Gene explained that as a volunteer, there is no greater joy than being able to provide a traveling military family with a place to relax and recharge before the next leg of their journey.

“Then, when they leave, you actually made an impact on their life,” Gene said. “You actually helped them, even though I’m not giving them anything except rest, you’re still helping them.”

80 years later, Gene Maynard is now a USO volunteer, serving service members just like his father was once. | Photo credit Courtesy Photo

Before the COVID-19 pandemic temporarily suspended some USO center operations back in 2020, Gene was volunteering at the USO airport lounge twice a week, covering the morning shifts on the weekends. He especially enjoyed welcoming members of the military community into the center and noted that a crucial part of the USO’s role at this location was offering support to Navy bootcamp graduates and their families.

“A lot of sailors come through the USO and O'Hare because of Great Lakes training,” Gene said, referring to the more than 40,000 Navy recruits who attend Recruit Training Command (RTC) in Great Lakes, Illinois, each year.

“So, we see a lot of really fresh-face youngsters that have really no real idea what they’re getting into until they get to bootcamp.”

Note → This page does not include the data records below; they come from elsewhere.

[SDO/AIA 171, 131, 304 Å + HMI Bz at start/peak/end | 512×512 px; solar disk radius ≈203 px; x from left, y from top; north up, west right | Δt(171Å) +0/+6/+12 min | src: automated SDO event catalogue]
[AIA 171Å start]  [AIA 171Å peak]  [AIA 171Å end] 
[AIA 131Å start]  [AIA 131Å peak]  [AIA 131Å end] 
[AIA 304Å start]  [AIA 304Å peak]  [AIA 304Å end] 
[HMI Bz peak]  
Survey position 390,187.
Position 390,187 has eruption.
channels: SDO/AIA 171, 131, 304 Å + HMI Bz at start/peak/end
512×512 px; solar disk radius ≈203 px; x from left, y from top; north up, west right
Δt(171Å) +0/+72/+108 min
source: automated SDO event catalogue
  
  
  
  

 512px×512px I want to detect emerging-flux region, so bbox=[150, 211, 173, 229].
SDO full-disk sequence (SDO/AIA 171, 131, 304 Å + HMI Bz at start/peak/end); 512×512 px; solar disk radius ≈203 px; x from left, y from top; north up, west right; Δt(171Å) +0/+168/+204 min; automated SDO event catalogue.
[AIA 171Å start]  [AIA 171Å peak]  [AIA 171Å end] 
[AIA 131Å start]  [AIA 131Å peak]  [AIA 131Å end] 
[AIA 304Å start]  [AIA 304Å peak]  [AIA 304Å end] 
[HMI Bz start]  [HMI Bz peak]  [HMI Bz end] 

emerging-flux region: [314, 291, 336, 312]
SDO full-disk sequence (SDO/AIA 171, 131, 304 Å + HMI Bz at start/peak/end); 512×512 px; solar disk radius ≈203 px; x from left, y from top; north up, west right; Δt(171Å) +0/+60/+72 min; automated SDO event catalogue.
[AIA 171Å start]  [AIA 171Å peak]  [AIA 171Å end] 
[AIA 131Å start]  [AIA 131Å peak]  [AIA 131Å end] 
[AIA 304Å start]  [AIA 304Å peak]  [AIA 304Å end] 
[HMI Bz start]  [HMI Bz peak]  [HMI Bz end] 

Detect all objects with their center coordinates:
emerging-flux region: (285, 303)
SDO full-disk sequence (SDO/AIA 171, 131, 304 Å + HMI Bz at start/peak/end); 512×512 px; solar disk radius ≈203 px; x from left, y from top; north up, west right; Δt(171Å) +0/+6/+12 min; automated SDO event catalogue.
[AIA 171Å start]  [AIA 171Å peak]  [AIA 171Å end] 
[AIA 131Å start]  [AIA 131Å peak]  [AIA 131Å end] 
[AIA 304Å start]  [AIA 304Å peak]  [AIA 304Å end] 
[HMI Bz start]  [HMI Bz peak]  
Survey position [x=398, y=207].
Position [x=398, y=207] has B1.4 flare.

For Gene, regardless of whether the visiting service member is a young Navy recruit or an experienced member of one of the other military branches that travel through O’Hare, his treatment of them is the same.

“You just treat people with respect when they come [into the center],” Gene said. “If you’re just nice to people and you just pass it on, you make the world a little better somehow.”

Gene’s story of giving back to the military and their families is truly full circle. His father was honorably discharged upon his return to the United States, and after he and Maxine married, they settled down in Chicago. The legacy of Norm’s service and the love that prevailed throughout a war is carried on by Gene and his other family members even today.

“If it wasn’t for the USO, my parents never would’ve met. I wouldn’t be here. That’s really the full circle,” Gene said.

“So, when I go into the USO to volunteer, I know he’s with me,” Gene said, referring to his father. “And I really truly, always think he’s kind of silently proud that I [volunteer for the USO].”